Томас кивает, кладет в рот еще кусочек торта.
– А ты что не ешь?
– Ем.
Торт тает во рту. Никто не узнает, что он был куплен не в специальной пекарне. Равно как никто не распознает вкус двух штучек фундука, которые растерли и смешали с тестом.
Тарелка Томаса пуста. Он откидывается на спинку стула.
Но здесь ему неудобно.
– Пойдем, – предлагаю я, протягивая мужу руку.
Веду его к маленькому диванчику в библиотеке, подаю бокал c португальским портвейном. Это уютное местечко: рояль, газовый камин. Взгляд Томаса скользит по комнате, вспыхивая при виде подлинников кисти Уайета и Сарджента, падает на причудливую бронзовую скульптуру мотоцикла и наконец останавливается на фотографии в серебряной рамке, на которой запечатлена я в подростковом возрасте. Снимок сделан на нашем участке в Коннектикуте. Я – верхом на гнедой кобыле Фолли, из-под шлема выбиваются мои рыжие волосы. Рядом с этим фото под углом стоит другое – одна из наших свадебных фотографий.

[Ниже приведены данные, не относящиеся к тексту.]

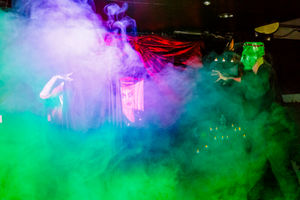 Dragpunk Presents Drag! Me To Hell at Birmingham's Nightingale Club. Photo by: Diego Maeso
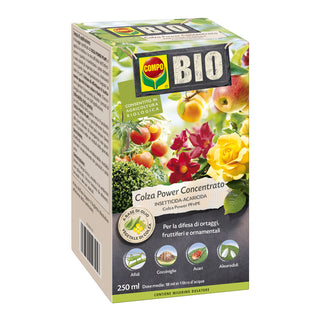 COMPO BIO Insetticida-Acaricida Colza Power Concentrato PFnPE 250ml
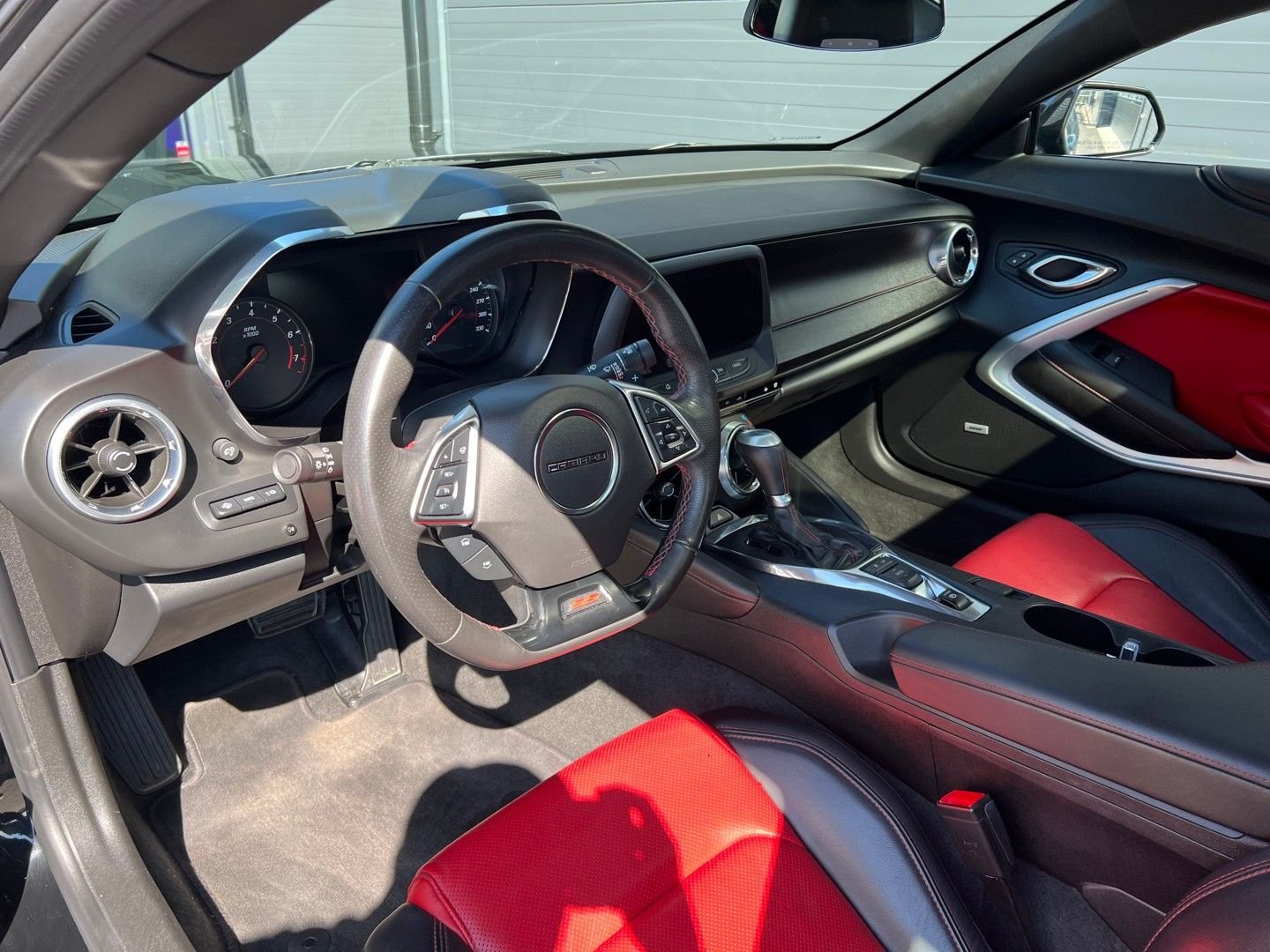 Chevrolet Camaro SS Hydra-Matic, 461hp, 2018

На Томасе смокинг, купленный специально для свадьбы, поскольку со времени школьного выпускного бала смокинги он не носил. Платье невесты – с кружевным лифом и юбкой из тюлевой ткани – сшито на заказ: свадьба была назначена вскоре после помолвки, и отцу пришлось просить одного из бизнес-партнеров воспользоваться знакомством в модном доме Веры Вонг.
Отец не одобрил глубокий вырез на спине, доходивший почти до поясницы, но менять что-либо было поздно. Было принято компромиссное решение: на церемонии венчания в церкви св. Луки, которую до сих пор посещают мои родители, вырез прикрывал шлейф длинной фаты.
На фотографии по бокам от нас стоят наши родители. Семья Томаса, проживающая в небольшом городке близ Сан-Хосе, прилетела на свадьбу за два дня до бракосочетания. До этого я встречалась с ними только один раз. Томас, исполняя свой сыновний долг, раз в неделю непременно звонил матери и отцу, но он не был особенно близок ни с ними, ни со своим старшим братом Кевином, который работал бригадиром на стройке.
Отец на снимке не улыбается.
Перед тем как сделать мне предложение, Томас отправился к моим родителям в Коннектикут, чтобы попросить у них моей руки. От меня он это скрыл. Томас умел хранить секреты.
Мой отец по достоинству оценил его стремление отдать дань традиции. Он хлопнул Томаса по спине, и они отпраздновали договор бренди и сигарами «Артуро Фуэнте». Однако на следующее утро отец попросил меня отобедать с ним.
Он задал всего один вопрос. Прямолинейно, как и приличествует его натуре. Озвучил его еще до того, как мы сделали заказ:
– Ты уверена?
– Да.
Любовь – эмоциональное состояние, но мои симптомы имели ярко выраженную физическую окраску. При одном только упоминании имени Томаса мои губы раздвигались в улыбке; мне казалось, что я не хожу, а летаю; и даже температура тела, которая с детства у меня постоянно была 35,7º, гораздо ниже нормальной, повысилась на целый градус.